The <input> element makes text fields, radio buttons, check boxes, and so on in a form. Here's its DTD:

<!ENTITY % InputType
  "(TEXT | PASSWORD | CHECKBOX |
    RADIO | SUBMIT | RESET |
    FILE | HIDDEN | IMAGE | BUTTON)"
   >
<!-- attribute name required for all but submit and reset -->
<!ELEMENT INPUT - o EMPTY             -- form control -->
<!ATTLIST INPUT
  %attrs;                             -- %coreattrs, %i18n, %events --
  type        %InputType; TEXT        -- what kind of widget is needed --
  name        CDATA          #IMPLIED -- submit as part of form --
  value       CDATA          #IMPLIED -- Specify for radio buttons and
checkboxes
--
  checked     (checked)      #IMPLIED -- for radio buttons and check boxes --
  disabled    (disabled)     #IMPLIED -- unavailable in this context --
  readonly    (readonly)     #IMPLIED -- for text and passwd --
  size        CDATA          #IMPLIED -- specific to each type of field --
  maxlength   NUMBER         #IMPLIED -- max chars for text fields --
  src         %URI;          #IMPLIED -- for fields with images --
  alt         CDATA          #IMPLIED -- short description --
  usemap      %URI;          #IMPLIED -- use client-side image map --
  ismap       (ismap)        #IMPLIED -- use server-side image map --
  tabindex    NUMBER         #IMPLIED -- position in tabbing order --
  accesskey   %Character;    #IMPLIED -- accessibility key character -
  onfocus     %Script;       #IMPLIED -- the element got the focus --
  onblur      %Script;       #IMPLIED -- the element lost the focus --
  onselect    %Script;       #IMPLIED -- some text was selected --
  onchange    %Script;       #IMPLIED -- the element value was changed --
  accept      %ContentTypes; #IMPLIED -- list of MIME types for file upload --
  >

The type attribute of the element specifies the type of control that will appear on the screen in your browser (text makes a text field, radio makes a radio button, and so on).

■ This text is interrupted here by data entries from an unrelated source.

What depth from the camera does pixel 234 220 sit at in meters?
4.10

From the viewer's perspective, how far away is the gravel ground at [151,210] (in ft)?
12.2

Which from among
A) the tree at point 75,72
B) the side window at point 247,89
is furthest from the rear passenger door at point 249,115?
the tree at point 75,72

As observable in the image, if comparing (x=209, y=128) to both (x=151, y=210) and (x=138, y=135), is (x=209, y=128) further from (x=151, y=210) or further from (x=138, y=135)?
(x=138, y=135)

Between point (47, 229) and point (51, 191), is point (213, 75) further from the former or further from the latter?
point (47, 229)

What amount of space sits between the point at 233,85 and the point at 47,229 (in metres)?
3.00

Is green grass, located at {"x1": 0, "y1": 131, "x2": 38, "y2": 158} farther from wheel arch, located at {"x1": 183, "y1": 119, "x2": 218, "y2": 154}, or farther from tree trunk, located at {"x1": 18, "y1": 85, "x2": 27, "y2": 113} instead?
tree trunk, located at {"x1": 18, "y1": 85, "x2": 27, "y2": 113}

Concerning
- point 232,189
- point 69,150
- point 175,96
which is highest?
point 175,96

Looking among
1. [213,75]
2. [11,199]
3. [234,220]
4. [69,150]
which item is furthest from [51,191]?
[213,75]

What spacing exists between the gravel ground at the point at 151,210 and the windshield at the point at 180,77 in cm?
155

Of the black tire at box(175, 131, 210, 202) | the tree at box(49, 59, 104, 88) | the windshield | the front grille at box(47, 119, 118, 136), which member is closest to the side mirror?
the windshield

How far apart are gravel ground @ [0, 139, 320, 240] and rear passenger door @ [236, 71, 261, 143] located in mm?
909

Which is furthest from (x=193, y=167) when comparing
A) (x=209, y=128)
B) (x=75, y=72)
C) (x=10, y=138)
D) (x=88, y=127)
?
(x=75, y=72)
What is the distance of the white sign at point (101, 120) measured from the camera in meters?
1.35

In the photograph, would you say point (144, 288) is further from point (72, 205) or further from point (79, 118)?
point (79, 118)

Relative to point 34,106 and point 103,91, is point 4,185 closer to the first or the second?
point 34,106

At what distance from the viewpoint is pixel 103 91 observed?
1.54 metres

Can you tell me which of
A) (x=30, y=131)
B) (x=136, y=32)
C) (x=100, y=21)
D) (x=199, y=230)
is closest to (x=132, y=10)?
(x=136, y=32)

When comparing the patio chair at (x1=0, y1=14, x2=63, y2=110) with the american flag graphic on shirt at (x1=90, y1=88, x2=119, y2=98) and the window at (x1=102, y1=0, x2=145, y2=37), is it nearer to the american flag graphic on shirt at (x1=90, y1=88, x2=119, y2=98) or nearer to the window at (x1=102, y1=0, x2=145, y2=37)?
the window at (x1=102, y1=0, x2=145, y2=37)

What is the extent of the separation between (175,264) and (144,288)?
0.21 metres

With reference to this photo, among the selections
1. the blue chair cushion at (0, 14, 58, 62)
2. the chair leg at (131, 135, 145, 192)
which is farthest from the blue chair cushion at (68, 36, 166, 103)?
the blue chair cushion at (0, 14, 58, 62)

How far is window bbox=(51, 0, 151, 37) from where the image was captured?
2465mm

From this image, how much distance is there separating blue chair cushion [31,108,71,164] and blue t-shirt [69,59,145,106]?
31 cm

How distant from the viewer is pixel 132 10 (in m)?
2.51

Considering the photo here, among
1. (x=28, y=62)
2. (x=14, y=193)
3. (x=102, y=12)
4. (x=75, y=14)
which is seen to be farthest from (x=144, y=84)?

To create a Web page with a form in it, you could write the following HTML code in plain text, upload it to a Web server (or even just open it directly in your browser), and it would display as a nicely formatted Web page:

<html>
<head>
<title>
</title>
</head>
<body bgcolor="white">
<form method="post" action="http://www.example.com">
Username:<input type="text" name="username"><br>
Password:<input type="password" name="password"><br>
<input type="submit" value="Login">
</form>
</body>
</html>

This code creates a simple form with two fields (username and password) and a submit button. When submitted, the form's contents are sent to www.example.com.

How can you make HTML forms and PHP work together to make Web pages that are dynamically generated (rather than simply copied to your browser by the Web server)? First, you create a Web page using plain text HTML tags, and include an HTML form within that page. Then, you write PHP code within the Web page, making sure the code is properly enclosed by the <?php and ?> delimiters.

When the Web page is requested by a browser, any PHP code in it is resolved or processed by the PHP scripting engine before the results are returned to the user, and the results of PHP processing are placed in exactly the same spot as the original PHP code. You also could write your code so that it is only processed when there is a form submission (you'll see how in the next few sections). It may even use some of the submitted form data in its processing.

The end result of the PHP processing is HTML compatible, but because the PHP scripting engine has a chance to perform some processing before the final version of the Web page is sent, some of the content of the page (any parts generated by the PHP code) may differ each time the page is requested. And if processing takes place in response to a form submission, there are a great variety of interactive features that can be created.